Avevano già intonato il de profundis per i sacchetti di plastica che sarebbero dovuti sparire con lo scoccare della mezzanotte del 31 dicembre. E invece no. In calcio d’angolo, ma si potrebbe davvero dire fuori tempo massimo, la norma che metteva la parola fine sull’esistenza dei sacchetto inquinante sul suolo patrio è sparita dal decreto “milleproroghe”. Un colpo di spunga netto, in apparenza inspiegabile, a ben guardare molto chiaro. È successo che ieri, subito dopo l’annuncio di Monti dell’inizio della nuova fase del governo, il vicepresidente di Legambiente, Stefano Ciafani, ha rotto l’incantesimo dei buoni propositi dell’esecutivo denunciando che dal “milleproroghe” era sparita la norma attesa da anni dagli ambientalisti (e non solo da loro).

L’aritcolo in questione stabiliva i corretti parametri di biodegradabilità nell’ambiente e compostabilità dei cosiddetti “shopper” (secondo la norma europea EN 13432 e annunciato ufficialmente dal governo il 23 dicembre); a parere di Ciafani, “la messa al bando dei sacchetti di plastica rischia così di essere seriamente compromesso consentendo scappatoie ai produttori”. Ecco, appunto, i produttori.

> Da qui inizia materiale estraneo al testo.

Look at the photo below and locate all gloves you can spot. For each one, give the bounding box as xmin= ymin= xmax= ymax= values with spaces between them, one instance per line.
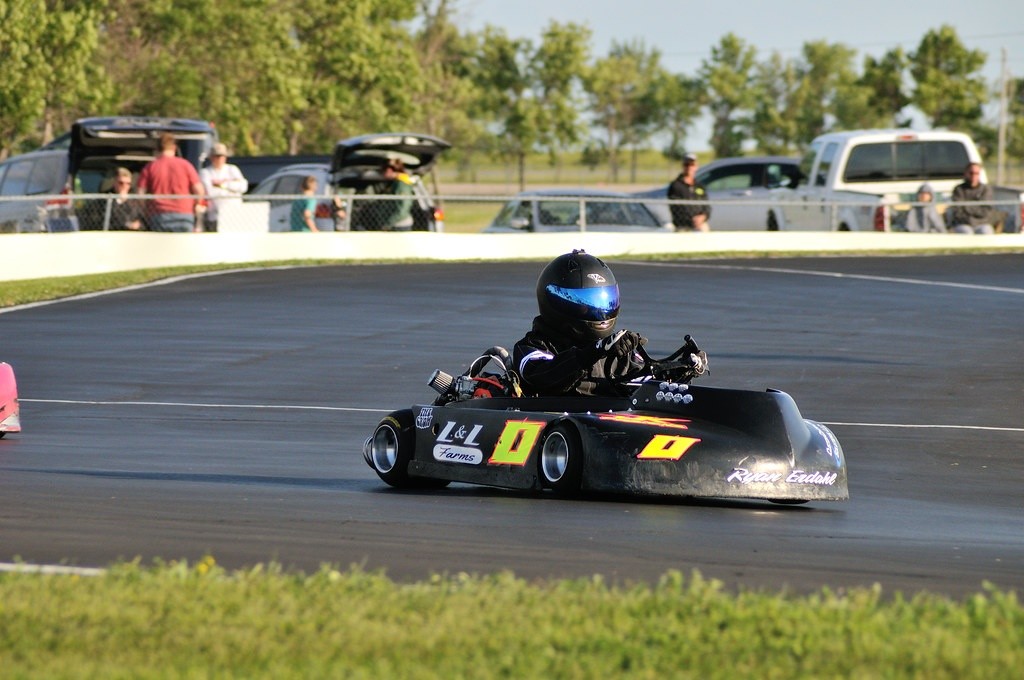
xmin=666 ymin=350 xmax=709 ymax=383
xmin=584 ymin=332 xmax=638 ymax=363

Il sospetto – anzi, la prova – porta l’attenzione verso la Federazione Gomma Plastica, presieduta da Angelo Bonsignori, organismo rappresentato in Confindustria. Solo una settimana fa, il 21 dicembre, Bonsignori aveva rilasciato un’accorata intervista al Sole 24 Ore denunciando un’imminente catastrofe occupazionale nel settore della produzione dei sacchetti legata, ovviamente, all’imminente uscita di scena degli shopper. Solo che, alla fine dell’intervista, aggiungeva: “Però, sento aria di ritorno”. Un presagio? No, senz’altro un attento lavoro di lobby che pare aver dato i suoi frutti. Almeno sotto il profilo di un rinvio della norma. Visto il clamore suscitato dalla scomparsa dell’articolo dal “milleproroghe”, i ministri Clini e Passera, coinvolti nella materia, hanno subito garantito che l’impegno del governo sul fronte shopper non verrà meno. E che, anzi, non ci sarebbe alcuna intenzione di cambiare idea sulla chimica verde e sullo sviluppo sostenibile (e la produzione di sacchetti shopper “realmente” biodegradabili riguarda entrambi i temi).

Secondo i responsabili di Ambiente e Sviluppo Economico, infatti, la norma sui bio-shopper, approvata dal consiglio dei ministri del 23 dicembre scorso non sarebbe “scomparsa”, ma avrebbe due – prossime – possibilità di “emersione”. La prima è che diventi oggetto di un emendamento del governo all’ex milleproroghe, la seconda – hanno spiegato le fonti del governo – “riposa sul fatto che ci sono 6 mesi di tempo per un decreto in materia”. Insomma, in un modo o nell’altro l’articolo che stabiliva i corretti parametri di dissolvenza nell’ambiente degli shopper vedrà la luce. Probabilmente quando si sarà trovata una soluzione anche per le industrie collegate alla produzione dei sacchetti. “Non esiste un obbligo comunitario che imponga la sostituzione dei sacchetti di plastica con quelli biodegradabili – ecco quello che diceva, non a caso, Bonsignori – ma solo una norma alla quale ci si può adeguare in modo volontario. Il fattoè che è a partire dalla seconda metà del 2010 è stata condotta una campagna mediatica fortissima contro questo prodotto, non so se le ragioni fossero politiche o elettorali, ma il ministero dell’Ambiente si è impuntato, anche se la sperimentazione necessaria per segnare il passaggio non è stata mai eseguita; ci sono oltre 4000 addetti del settore in cassa integrazione, ferie forzate e part time, ma occorre trovare subito una soluzione per non lasciare a casa molti lavoratori e mettere nei guai migliaia di famiglie”. E per trovare una soluzione si è aspettato l’ultimo tuffo?